_Given task:_
Reproduce every row below verbatim, omitting the pictures from your output.

========================

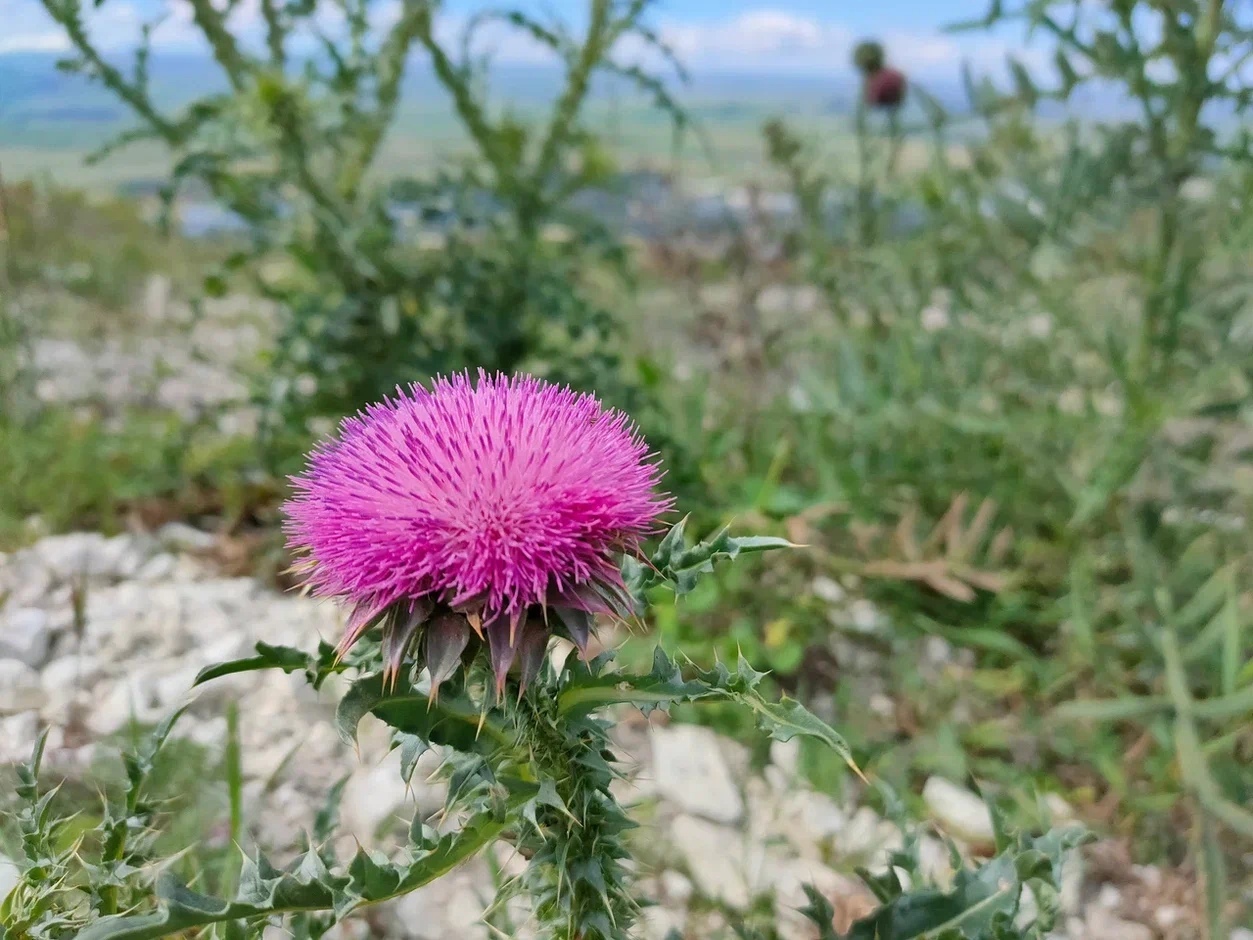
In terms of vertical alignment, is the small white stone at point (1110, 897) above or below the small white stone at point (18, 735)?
below

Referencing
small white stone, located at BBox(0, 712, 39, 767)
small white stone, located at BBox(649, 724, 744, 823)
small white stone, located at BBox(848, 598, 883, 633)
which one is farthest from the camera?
small white stone, located at BBox(848, 598, 883, 633)

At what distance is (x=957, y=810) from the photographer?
2.30 meters

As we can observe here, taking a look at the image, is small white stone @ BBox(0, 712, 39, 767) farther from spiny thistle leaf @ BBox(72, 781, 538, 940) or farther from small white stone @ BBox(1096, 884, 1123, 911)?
small white stone @ BBox(1096, 884, 1123, 911)

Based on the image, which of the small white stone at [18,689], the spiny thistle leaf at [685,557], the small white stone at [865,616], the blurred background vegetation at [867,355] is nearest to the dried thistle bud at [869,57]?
the blurred background vegetation at [867,355]

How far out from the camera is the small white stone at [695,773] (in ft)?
7.41

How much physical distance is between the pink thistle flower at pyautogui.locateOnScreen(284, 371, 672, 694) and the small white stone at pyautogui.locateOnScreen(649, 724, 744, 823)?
1.22 m

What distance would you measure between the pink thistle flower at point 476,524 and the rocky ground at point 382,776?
752mm

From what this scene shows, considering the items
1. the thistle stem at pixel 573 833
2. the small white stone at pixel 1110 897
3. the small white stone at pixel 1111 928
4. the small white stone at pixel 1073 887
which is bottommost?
the small white stone at pixel 1111 928

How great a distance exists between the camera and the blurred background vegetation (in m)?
2.33

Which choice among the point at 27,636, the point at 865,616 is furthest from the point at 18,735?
the point at 865,616

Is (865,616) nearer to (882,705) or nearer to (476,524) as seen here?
(882,705)

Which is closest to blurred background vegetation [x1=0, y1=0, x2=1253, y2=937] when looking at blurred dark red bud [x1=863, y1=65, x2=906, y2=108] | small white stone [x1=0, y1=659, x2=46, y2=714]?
blurred dark red bud [x1=863, y1=65, x2=906, y2=108]

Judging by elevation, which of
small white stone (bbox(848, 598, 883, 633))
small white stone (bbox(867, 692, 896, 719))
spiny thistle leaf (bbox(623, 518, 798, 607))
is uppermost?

========================

_Result of the task:_
In terms of vertical alignment, is the small white stone at point (1110, 897) above or below the small white stone at point (18, 735)?
below

Referencing
small white stone, located at BBox(0, 712, 39, 767)
small white stone, located at BBox(649, 724, 744, 823)
small white stone, located at BBox(848, 598, 883, 633)
which one is farthest from the camera?
small white stone, located at BBox(848, 598, 883, 633)

At what distance is (x=957, y=810) from the photographer?
2.30 meters

As we can observe here, taking a look at the image, is small white stone @ BBox(0, 712, 39, 767) farther from spiny thistle leaf @ BBox(72, 781, 538, 940) or farther from small white stone @ BBox(1096, 884, 1123, 911)?
small white stone @ BBox(1096, 884, 1123, 911)

Based on the image, which of the small white stone at [18,689], the spiny thistle leaf at [685,557], the small white stone at [865,616], the blurred background vegetation at [867,355] is nearest to the dried thistle bud at [869,57]?
the blurred background vegetation at [867,355]

How far out from the camera is the small white stone at [695,773] (in ft)?
7.41

How much physical distance is between the pink thistle flower at pyautogui.locateOnScreen(284, 371, 672, 694) and the small white stone at pyautogui.locateOnScreen(649, 724, 744, 823)?
1.22 m

What distance would you measure between the pink thistle flower at point 476,524 and the rocky ground at point 382,776?
752mm

From what this scene shows, considering the items
1. the thistle stem at pixel 573 833
2. the small white stone at pixel 1110 897
3. the small white stone at pixel 1111 928
4. the small white stone at pixel 1073 887
which is bottommost?
the small white stone at pixel 1111 928

How great a distance exists between the camera and the blurred background vegetation (in m)?
2.33

Which choice among the point at 27,636, the point at 865,616 is furthest from the point at 18,735?
the point at 865,616

Is (865,616) nearer to (882,705) or nearer to (476,524) as seen here?
(882,705)

Which is closest to blurred background vegetation [x1=0, y1=0, x2=1253, y2=937] when looking at blurred dark red bud [x1=863, y1=65, x2=906, y2=108] | small white stone [x1=0, y1=659, x2=46, y2=714]?
blurred dark red bud [x1=863, y1=65, x2=906, y2=108]

Judging by elevation, which of
small white stone (bbox(848, 598, 883, 633))
small white stone (bbox(867, 692, 896, 719))
spiny thistle leaf (bbox(623, 518, 798, 607))
is uppermost?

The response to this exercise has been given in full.